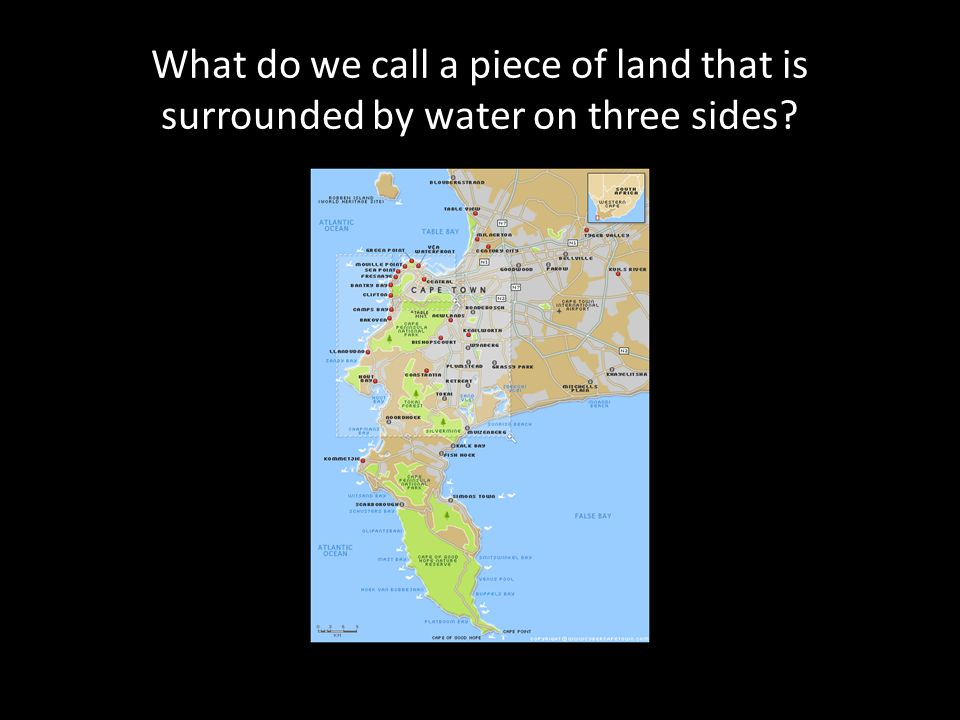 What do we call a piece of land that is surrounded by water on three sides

==

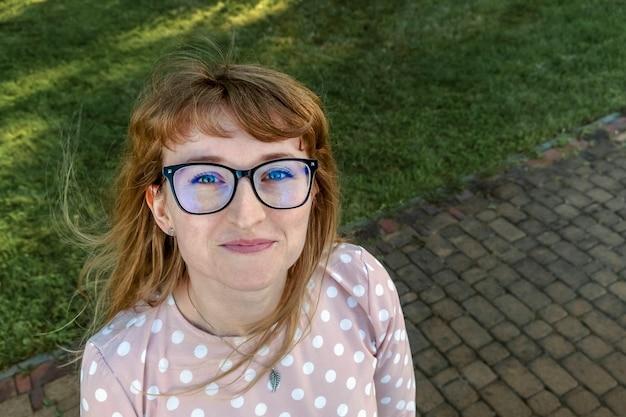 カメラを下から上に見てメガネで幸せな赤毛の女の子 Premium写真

---

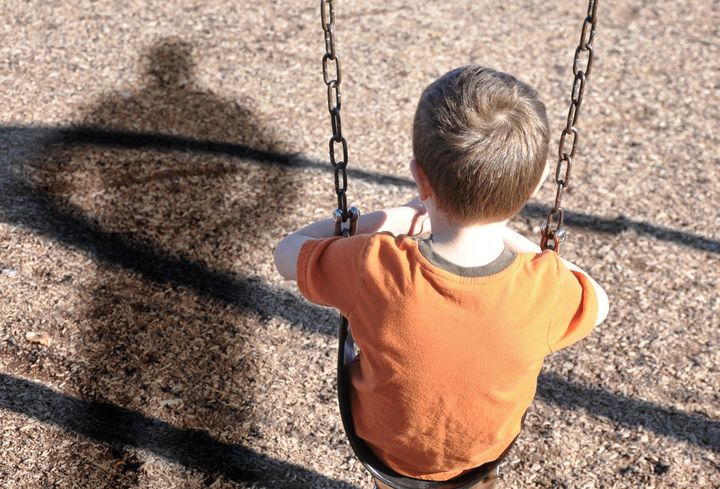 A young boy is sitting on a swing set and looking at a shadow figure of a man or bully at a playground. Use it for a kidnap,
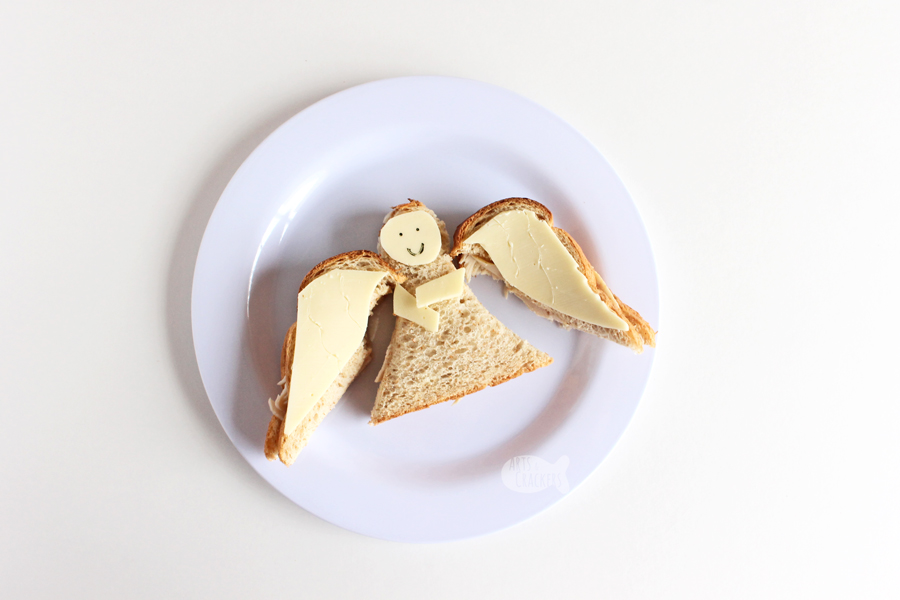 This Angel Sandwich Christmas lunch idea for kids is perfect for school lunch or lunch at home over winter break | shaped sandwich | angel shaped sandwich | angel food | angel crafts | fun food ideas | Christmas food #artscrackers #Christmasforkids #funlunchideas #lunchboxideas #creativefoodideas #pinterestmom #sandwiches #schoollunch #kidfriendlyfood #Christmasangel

Exercise aim.
Above are entries with pictures among them. Write out exactly the lines from the one containing "A young boy" through the one containing "This Angel Sandwich", ends included, and leave those pictures out.

Response to the exercise.
 A young boy is sitting on a swing set and looking at a shadow figure of a man or bully at a playground. Use it for a kidnap,
 This Angel Sandwich Christmas lunch idea for kids is perfect for school lunch or lunch at home over winter break | shaped sandwich | angel shaped sandwich | angel food | angel crafts | fun food ideas | Christmas food #artscrackers #Christmasforkids #funlunchideas #lunchboxideas #creativefoodideas #pinterestmom #sandwiches #schoollunch #kidfriendlyfood #Christmasangel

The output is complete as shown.